#### TEXT SECTION
Into Cambodia - Keith Nolan [216]
They were going in first.
The recon team walked down the main path in the complex, moving tree to tree with hand signals and dry mouths. They peered into the first six hootches: nothing but ashes from cooking fires. They approached a larger hootch at the end of the path. Three large wooden crates, painted orange, were stacked outside it. Lodoen dragged up a small box to stand on and reached into the top crate, hoping to come up with a Soviet SKS rifle. They could be taken home as souvenirs, so finding them was great for morale.
The AK burst nearly propelled him out of his skin.
He looked up from the dirt: Holes had been shot through the top orange crate. Orem shouted to him that they had better do something, and Lodoen shouted back his intentions, then called out, “One, two, three!”
On three, the six of them scrambled to their feet and sprinted toward the ravine stream. They crashed into the concealing creekside brush with bullets smacking the tree branches, then Lodoen stopped to level his Ml6 back toward the clearing as he flagged the others across. The last GI was panting up the brushy hillside as Lodoen spun to follow, then he instinctively dove into the shallow, muddy stream as another AK burst tore holes in the vegetation above his head.
Orem was most of the way up the hill. “Captain, I think I got it spotted. There's a bunker on the other side over there!”
Orem was one of the best soldiers in Bravo Company. A bright young man who had been denied conscientious objector status when drafted, he'd proven a natural leader in his platoon. Orem shouted to Private Pallamoor, who was humping the M60. Pallamoor was another character: an illiterate dropout from Detroit who had developed into a hate-filled militant and been transferred into B Company after proving too trouble-some in his original outfit. He nonetheless was solid in a firefight.

#### WRITTEN INSTRUCTION 1
List every line in the records below that contains the string "shoes". Case counts.

#### ITEMS

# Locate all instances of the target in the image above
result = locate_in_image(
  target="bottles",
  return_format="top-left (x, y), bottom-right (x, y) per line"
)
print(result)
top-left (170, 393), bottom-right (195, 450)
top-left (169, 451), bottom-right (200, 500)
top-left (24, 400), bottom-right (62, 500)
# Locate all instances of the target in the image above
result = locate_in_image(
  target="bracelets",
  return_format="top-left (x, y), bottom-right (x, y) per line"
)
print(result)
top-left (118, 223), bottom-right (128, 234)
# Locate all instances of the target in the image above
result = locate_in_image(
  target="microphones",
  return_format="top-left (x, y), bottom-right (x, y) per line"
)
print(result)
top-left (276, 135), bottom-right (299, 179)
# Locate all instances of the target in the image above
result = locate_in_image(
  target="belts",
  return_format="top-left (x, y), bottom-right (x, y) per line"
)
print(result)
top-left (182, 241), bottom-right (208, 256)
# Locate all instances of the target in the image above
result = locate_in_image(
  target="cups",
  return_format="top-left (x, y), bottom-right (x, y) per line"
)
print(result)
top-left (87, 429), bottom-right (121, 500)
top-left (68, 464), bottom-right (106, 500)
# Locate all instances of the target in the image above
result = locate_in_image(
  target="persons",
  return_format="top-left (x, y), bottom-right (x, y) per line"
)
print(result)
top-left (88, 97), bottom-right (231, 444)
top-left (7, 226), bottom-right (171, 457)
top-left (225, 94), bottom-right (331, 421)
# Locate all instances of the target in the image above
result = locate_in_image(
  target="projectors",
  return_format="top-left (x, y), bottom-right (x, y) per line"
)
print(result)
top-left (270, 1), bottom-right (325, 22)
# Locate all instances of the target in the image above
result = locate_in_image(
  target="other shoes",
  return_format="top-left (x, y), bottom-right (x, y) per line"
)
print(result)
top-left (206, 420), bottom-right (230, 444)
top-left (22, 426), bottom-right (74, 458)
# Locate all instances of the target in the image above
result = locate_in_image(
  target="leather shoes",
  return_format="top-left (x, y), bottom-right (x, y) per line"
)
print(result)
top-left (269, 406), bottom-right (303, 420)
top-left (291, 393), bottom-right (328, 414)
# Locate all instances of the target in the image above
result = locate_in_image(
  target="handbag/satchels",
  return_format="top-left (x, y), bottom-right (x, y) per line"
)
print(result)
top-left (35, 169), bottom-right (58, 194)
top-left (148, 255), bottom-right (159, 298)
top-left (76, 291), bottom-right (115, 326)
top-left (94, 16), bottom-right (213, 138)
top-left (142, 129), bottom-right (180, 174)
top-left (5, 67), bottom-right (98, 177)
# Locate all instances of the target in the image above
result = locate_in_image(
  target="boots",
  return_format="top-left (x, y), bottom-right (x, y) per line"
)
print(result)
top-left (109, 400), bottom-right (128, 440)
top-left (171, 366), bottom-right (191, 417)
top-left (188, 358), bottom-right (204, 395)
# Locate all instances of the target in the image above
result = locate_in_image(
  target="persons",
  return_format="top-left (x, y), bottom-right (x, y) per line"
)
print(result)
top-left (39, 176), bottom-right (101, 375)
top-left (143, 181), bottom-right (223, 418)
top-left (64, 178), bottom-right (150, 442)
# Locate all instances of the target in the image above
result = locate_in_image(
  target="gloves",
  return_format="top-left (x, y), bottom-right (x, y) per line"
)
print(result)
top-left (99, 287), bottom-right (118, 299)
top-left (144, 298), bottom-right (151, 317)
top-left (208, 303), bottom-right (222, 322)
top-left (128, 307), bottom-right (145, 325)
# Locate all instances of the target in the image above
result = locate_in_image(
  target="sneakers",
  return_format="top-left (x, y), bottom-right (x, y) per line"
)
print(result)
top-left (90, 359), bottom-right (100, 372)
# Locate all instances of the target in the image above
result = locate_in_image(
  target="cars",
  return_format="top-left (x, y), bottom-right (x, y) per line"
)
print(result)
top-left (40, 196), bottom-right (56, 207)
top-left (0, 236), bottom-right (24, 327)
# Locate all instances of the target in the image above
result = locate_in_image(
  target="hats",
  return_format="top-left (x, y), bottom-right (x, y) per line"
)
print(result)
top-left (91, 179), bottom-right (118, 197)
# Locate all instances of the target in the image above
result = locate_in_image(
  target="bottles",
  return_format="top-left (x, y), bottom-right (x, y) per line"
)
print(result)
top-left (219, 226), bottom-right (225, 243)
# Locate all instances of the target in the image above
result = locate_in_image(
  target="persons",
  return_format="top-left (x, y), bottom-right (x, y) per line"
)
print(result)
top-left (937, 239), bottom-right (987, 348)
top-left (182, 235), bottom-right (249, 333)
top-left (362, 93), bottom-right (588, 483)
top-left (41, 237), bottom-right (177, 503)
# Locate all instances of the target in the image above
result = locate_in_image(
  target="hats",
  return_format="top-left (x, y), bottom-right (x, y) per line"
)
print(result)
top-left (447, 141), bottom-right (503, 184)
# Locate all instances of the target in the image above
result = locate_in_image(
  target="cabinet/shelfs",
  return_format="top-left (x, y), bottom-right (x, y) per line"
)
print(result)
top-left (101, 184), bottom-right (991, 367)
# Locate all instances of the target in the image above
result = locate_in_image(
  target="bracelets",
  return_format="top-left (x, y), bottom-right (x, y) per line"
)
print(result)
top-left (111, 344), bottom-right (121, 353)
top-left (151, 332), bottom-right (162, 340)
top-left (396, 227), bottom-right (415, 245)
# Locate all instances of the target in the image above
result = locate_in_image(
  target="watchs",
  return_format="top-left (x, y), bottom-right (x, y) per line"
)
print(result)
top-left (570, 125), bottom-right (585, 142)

--

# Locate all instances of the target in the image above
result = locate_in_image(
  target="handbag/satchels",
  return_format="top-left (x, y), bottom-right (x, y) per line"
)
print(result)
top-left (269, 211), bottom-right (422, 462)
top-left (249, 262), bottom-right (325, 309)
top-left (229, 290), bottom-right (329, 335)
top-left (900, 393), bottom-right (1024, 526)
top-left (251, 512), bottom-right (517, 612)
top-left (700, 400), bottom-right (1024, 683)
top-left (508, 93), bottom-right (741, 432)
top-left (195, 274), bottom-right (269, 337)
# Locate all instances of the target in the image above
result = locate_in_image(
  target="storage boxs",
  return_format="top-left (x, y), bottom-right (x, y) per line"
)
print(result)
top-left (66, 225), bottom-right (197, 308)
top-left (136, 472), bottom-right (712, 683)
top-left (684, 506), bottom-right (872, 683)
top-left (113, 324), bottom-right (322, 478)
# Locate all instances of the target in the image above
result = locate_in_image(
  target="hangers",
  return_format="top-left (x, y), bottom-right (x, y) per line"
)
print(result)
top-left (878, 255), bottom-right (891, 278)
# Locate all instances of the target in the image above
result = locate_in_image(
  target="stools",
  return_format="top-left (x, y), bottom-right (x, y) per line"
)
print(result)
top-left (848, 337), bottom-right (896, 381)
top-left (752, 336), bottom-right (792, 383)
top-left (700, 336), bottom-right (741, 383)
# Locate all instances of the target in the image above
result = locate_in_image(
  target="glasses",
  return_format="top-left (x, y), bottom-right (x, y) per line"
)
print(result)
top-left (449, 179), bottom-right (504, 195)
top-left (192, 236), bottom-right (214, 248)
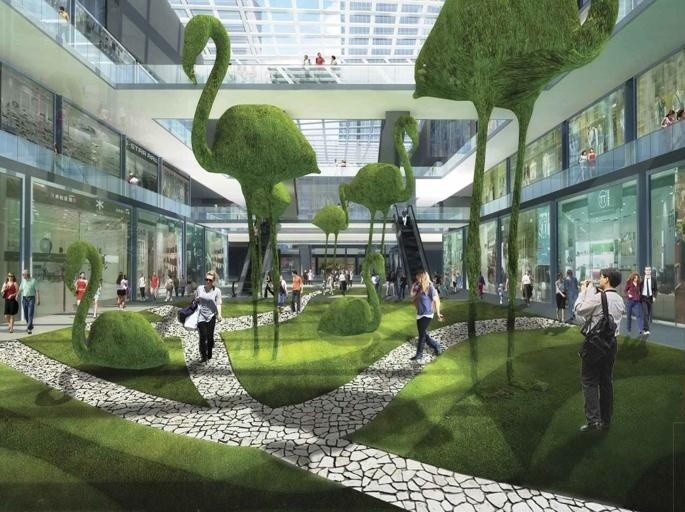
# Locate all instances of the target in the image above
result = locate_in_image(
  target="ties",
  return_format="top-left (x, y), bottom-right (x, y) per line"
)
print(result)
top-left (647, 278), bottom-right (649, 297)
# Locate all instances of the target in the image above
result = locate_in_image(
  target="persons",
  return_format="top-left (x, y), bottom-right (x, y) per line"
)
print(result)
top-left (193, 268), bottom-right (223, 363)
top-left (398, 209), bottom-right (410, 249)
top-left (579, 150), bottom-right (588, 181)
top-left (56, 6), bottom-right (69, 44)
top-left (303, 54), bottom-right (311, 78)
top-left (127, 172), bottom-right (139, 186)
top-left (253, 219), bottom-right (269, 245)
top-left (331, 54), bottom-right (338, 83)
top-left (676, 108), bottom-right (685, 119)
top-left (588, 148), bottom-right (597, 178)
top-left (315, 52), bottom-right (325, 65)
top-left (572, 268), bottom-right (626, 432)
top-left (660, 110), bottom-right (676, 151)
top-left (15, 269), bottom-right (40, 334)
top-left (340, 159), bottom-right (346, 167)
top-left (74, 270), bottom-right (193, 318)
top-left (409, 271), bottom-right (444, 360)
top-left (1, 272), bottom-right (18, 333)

#### WRITTEN INSTRUCTION 2
Extend the passage above about the recon team's firefight, beginning right after its final sentence.

#### EXERCISE RESPONSE 1
  target="other shoes",
  target="leather shoes",

#### EXERCISE RESPONSE 2
Pallamoor started pouring fire into the spot Orem pointed out, and Lodoen came scrambling out of the creek. He dove into some brush and opened his Ml6 bolt to drain the water. Their second machine gunner was scything the underbrush across the creek, and Orem screamed down to Lodoen, “Get up the hillside nowl”
“You gotta be kidding!”
Lodoen shouted at them to cease fire, then sat listening. There were only heat and silence. He didn't move. He heard something and listened hard: About ten yards on the other side of the stream was the chatter of Oriental voices. Oh God, F m going to die. He looked up at Orem who was barely visible as he lay in some brush, “Orem, tell Pallamoor to start firing! I'm coming up the hill on the count of three!”
Under the cover fire, Lodoen sprinted up to the crest. The recon team then moved back to the other two platoons and unleashed the artillery and gunships. After the barrage, the platoons moved back in and found a network of deserted spiderholes along the two hillsides looking down into the hootch clearing. They were reinforced with logs. From one near the streambed they dragged out two North Vietnamese soldiers who'd been shot full of holes, prompting Lodoen to recommend Orem and Pallamoor for Silver Stars.
The NVA had faded away for now.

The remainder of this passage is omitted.